== STORED ROWS ==

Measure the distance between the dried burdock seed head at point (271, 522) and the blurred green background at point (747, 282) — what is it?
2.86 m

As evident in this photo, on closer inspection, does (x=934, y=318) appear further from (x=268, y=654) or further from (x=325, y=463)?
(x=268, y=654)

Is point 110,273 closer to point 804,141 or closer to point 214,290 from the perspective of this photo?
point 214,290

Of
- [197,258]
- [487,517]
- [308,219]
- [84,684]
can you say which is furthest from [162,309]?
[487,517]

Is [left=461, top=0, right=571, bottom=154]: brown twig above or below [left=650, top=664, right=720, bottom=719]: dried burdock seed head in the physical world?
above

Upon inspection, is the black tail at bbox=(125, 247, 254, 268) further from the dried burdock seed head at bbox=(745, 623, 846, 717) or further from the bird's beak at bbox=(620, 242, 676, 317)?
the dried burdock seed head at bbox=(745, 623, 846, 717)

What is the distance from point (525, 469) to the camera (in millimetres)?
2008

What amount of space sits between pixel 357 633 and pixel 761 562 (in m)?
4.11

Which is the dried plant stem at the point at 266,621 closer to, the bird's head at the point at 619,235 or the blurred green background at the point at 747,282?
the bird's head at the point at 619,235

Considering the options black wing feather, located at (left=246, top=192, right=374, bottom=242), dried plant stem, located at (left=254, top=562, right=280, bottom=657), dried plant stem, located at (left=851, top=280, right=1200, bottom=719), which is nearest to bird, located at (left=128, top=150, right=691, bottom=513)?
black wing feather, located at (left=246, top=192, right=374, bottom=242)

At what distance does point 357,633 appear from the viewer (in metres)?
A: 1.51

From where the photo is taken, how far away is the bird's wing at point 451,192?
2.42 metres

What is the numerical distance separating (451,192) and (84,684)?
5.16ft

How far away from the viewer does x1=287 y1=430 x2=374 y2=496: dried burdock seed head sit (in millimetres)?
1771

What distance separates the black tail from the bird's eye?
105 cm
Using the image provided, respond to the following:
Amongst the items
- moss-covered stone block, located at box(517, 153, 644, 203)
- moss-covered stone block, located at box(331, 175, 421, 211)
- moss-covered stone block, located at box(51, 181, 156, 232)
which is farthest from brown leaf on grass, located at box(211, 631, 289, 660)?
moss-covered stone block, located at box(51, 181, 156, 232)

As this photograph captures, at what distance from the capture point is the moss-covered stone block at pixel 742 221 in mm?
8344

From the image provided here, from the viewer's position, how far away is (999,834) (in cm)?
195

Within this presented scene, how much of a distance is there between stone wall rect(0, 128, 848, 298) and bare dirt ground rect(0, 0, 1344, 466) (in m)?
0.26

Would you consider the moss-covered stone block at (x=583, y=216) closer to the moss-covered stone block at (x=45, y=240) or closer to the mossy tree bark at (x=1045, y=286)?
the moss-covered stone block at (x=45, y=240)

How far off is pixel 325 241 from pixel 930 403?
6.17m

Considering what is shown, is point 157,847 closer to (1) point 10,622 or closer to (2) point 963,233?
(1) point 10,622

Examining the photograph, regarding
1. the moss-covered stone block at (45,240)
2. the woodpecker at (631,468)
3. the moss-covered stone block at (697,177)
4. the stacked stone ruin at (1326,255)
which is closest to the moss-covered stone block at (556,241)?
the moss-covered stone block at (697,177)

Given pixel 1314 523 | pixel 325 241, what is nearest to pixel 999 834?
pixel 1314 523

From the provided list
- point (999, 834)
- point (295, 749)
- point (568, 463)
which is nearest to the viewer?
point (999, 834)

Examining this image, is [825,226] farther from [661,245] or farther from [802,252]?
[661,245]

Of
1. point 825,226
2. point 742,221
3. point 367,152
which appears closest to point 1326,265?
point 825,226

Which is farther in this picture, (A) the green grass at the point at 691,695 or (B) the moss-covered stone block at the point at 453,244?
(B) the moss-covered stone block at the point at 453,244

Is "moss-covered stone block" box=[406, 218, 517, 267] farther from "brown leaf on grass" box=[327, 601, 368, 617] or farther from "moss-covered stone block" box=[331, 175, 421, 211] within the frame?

===
== STORED ROWS ==

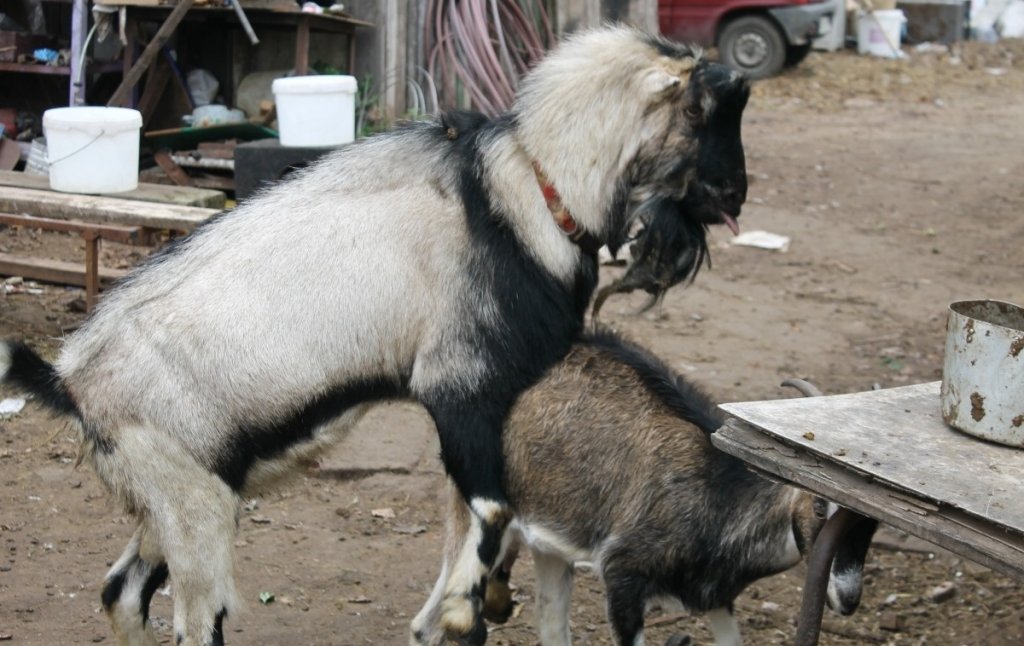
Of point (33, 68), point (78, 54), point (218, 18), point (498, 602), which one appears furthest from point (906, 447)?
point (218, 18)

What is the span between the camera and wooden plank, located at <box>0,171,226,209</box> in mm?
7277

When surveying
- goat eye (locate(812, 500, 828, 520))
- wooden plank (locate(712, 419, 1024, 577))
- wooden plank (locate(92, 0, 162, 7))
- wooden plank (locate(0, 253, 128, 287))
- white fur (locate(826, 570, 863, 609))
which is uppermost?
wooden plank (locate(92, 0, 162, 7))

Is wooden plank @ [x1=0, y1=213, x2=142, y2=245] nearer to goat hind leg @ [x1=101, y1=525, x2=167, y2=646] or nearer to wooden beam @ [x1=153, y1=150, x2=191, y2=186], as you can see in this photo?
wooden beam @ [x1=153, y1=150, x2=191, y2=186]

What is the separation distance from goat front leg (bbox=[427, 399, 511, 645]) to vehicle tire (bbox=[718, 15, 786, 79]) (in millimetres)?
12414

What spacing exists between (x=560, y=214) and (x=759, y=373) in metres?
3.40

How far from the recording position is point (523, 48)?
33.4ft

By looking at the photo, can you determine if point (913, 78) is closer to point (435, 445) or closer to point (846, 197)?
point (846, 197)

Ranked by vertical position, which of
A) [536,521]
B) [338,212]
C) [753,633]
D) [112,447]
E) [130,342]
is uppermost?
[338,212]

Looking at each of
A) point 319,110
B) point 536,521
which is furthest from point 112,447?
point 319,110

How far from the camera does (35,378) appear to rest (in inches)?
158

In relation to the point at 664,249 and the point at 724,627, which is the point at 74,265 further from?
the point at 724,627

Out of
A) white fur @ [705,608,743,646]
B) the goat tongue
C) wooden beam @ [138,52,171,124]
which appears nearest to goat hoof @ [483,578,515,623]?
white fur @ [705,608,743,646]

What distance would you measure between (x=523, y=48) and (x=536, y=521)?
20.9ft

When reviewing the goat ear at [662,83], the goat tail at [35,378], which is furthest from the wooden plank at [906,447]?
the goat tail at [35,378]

===

SHORT TASK =>
Locate every line in the records above that contains the string "position" and copy each of those lines. Letter case matters.

RESPONSE TO THIS TASK =>
From the image provided here, from the viewer's position, how far away is (999,834) (in cm)?
How far from the recording position is point (523, 48)?
Ranked by vertical position, which of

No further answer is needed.